Extract every one of the records below, reproducing each line word for word without any changes.

— START OF INPUT —

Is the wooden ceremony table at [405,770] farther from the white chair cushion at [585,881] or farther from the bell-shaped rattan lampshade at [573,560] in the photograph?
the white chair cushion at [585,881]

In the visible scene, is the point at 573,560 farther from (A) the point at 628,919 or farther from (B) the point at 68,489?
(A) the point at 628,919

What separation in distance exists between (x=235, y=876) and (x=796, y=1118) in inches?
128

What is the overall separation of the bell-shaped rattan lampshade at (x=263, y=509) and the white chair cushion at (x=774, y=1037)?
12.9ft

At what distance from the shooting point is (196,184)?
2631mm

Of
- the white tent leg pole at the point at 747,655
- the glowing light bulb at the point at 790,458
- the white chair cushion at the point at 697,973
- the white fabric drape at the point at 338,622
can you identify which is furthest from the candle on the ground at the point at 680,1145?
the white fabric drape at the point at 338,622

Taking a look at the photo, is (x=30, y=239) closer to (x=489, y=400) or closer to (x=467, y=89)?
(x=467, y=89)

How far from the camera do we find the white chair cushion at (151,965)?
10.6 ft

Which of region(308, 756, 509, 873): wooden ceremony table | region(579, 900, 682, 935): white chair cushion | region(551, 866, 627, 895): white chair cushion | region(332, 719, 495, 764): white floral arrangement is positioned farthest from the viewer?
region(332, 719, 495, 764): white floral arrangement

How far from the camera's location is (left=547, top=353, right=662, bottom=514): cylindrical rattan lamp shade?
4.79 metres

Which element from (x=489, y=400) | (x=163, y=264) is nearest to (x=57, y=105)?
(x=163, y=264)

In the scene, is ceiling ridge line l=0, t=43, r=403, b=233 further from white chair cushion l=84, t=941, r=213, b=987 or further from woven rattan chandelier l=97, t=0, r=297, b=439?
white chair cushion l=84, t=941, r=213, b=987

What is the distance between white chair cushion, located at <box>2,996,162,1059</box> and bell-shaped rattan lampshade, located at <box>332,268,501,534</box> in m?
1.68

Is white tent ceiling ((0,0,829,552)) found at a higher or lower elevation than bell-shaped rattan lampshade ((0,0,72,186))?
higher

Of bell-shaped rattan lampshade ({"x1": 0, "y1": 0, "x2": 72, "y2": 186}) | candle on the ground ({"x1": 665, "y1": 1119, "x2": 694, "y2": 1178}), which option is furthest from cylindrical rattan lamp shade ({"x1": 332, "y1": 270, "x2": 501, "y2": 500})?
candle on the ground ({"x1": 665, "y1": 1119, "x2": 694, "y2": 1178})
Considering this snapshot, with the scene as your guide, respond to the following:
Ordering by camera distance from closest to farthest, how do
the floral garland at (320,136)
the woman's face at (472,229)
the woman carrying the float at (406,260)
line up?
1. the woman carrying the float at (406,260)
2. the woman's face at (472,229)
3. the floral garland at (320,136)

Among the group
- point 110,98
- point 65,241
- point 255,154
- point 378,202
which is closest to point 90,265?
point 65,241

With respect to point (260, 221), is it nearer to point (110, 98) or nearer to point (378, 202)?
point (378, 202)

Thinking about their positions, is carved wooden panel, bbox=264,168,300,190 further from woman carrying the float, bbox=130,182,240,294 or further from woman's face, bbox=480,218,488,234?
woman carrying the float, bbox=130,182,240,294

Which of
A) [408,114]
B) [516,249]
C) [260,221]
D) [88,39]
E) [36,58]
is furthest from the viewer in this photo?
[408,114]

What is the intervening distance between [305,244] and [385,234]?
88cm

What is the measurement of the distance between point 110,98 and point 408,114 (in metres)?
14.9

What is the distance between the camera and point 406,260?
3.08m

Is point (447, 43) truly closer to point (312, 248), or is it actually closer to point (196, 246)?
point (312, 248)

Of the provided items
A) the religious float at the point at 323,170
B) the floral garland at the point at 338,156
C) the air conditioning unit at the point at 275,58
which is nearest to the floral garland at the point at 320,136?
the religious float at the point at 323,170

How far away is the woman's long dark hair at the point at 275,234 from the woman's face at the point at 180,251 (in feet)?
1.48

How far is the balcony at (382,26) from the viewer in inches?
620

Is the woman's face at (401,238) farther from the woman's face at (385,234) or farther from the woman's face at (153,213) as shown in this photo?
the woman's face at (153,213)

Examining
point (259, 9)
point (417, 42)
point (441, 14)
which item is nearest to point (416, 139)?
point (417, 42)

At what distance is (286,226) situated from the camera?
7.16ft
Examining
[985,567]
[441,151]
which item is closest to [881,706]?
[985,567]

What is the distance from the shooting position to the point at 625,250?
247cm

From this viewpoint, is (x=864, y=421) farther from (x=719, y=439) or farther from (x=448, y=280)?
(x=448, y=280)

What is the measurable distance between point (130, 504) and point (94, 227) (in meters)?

— END OF INPUT —

▶ [RESPONSE FOR THIS EXERCISE]
Is the wooden ceremony table at [405,770] farther from the white chair cushion at [585,881] or farther from the bell-shaped rattan lampshade at [573,560] in the photograph?
the white chair cushion at [585,881]

In the visible scene, is the point at 573,560 farther from (A) the point at 628,919 or farther from (B) the point at 68,489?
(A) the point at 628,919

What separation in distance exists between (x=235, y=876) and (x=796, y=1118) in inches?
128

What is the overall separation of the bell-shaped rattan lampshade at (x=263, y=509) and the white chair cushion at (x=774, y=1037)?
12.9ft

At what distance from the shooting point is (196,184)?
2631mm

Of
- the white tent leg pole at the point at 747,655
- the glowing light bulb at the point at 790,458
- the white chair cushion at the point at 697,973
- the white fabric drape at the point at 338,622
can you identify which is furthest from the candle on the ground at the point at 680,1145?
the white fabric drape at the point at 338,622

Taking a look at the photo, is (x=30, y=239) closer to (x=489, y=400) or closer to (x=467, y=89)?
(x=467, y=89)

How far from the camera do we find the white chair cushion at (151,965)?
10.6 ft

Which of region(308, 756, 509, 873): wooden ceremony table | region(579, 900, 682, 935): white chair cushion | region(551, 866, 627, 895): white chair cushion | region(332, 719, 495, 764): white floral arrangement is positioned farthest from the viewer?
region(332, 719, 495, 764): white floral arrangement

How far from the camera's location is (left=547, top=353, right=662, bottom=514): cylindrical rattan lamp shade?
4.79 metres

Which element from (x=489, y=400) | (x=163, y=264) is nearest to (x=57, y=105)?
(x=163, y=264)

In the scene, is ceiling ridge line l=0, t=43, r=403, b=233 further from white chair cushion l=84, t=941, r=213, b=987 or further from woven rattan chandelier l=97, t=0, r=297, b=439?
white chair cushion l=84, t=941, r=213, b=987

What is the distance between white chair cushion, located at <box>2,996,162,1059</box> and bell-shaped rattan lampshade, located at <box>332,268,501,534</box> in m?
1.68

Is white tent ceiling ((0,0,829,552)) found at a higher or lower elevation than bell-shaped rattan lampshade ((0,0,72,186))?
higher

Of bell-shaped rattan lampshade ({"x1": 0, "y1": 0, "x2": 72, "y2": 186}) | candle on the ground ({"x1": 665, "y1": 1119, "x2": 694, "y2": 1178}), which option is furthest from cylindrical rattan lamp shade ({"x1": 332, "y1": 270, "x2": 501, "y2": 500})?
candle on the ground ({"x1": 665, "y1": 1119, "x2": 694, "y2": 1178})
Considering this snapshot, with the scene as your guide, respond to the following:
Ordering by camera distance from closest to farthest, how do
the floral garland at (320,136)
the woman's face at (472,229)
the woman carrying the float at (406,260)
line up?
1. the woman carrying the float at (406,260)
2. the woman's face at (472,229)
3. the floral garland at (320,136)

Among the group
- point 110,98
- point 65,241
- point 255,154
- point 378,202
which is closest to point 90,265?
point 65,241

With respect to point (260, 221), is it nearer to point (110, 98) or nearer to point (378, 202)?
point (378, 202)

Thinking about their positions, is carved wooden panel, bbox=264,168,300,190 further from woman carrying the float, bbox=130,182,240,294 or further from woman's face, bbox=480,218,488,234?
woman carrying the float, bbox=130,182,240,294

Which of
A) [408,114]
B) [516,249]
C) [260,221]
D) [88,39]
E) [36,58]
is furthest from the viewer in this photo?
[408,114]

What is the intervening distance between [305,244] and [385,234]?
88cm

What is the measurement of the distance between point 110,98 and point 408,114 (in metres)?
14.9

What is the distance between the camera and point 406,260?
3.08m

Is point (447, 43) truly closer to point (312, 248), or is it actually closer to point (196, 246)?
point (312, 248)

Of the provided items
A) the religious float at the point at 323,170
B) the floral garland at the point at 338,156
C) the air conditioning unit at the point at 275,58
which is nearest to the floral garland at the point at 320,136?
the religious float at the point at 323,170

How far away is the woman's long dark hair at the point at 275,234 from the woman's face at the point at 180,251 (in feet)?
1.48

How far is the balcony at (382,26) from the viewer in inches?
620

Is the woman's face at (401,238) farther from the woman's face at (385,234) or farther from the woman's face at (153,213) as shown in this photo?
the woman's face at (153,213)

Examining
point (259, 9)
point (417, 42)
point (441, 14)
which item is nearest to point (416, 139)?
point (417, 42)

At what distance is (286,226) situated from the camera?
7.16ft
Examining
[985,567]
[441,151]
which item is closest to [881,706]?
[985,567]

What is the distance from the shooting position to the point at 625,250?
247cm

From this viewpoint, is (x=864, y=421) farther from (x=719, y=439) or farther from (x=448, y=280)?
(x=448, y=280)

What is the measurable distance between point (130, 504) and point (94, 227) (in meters)?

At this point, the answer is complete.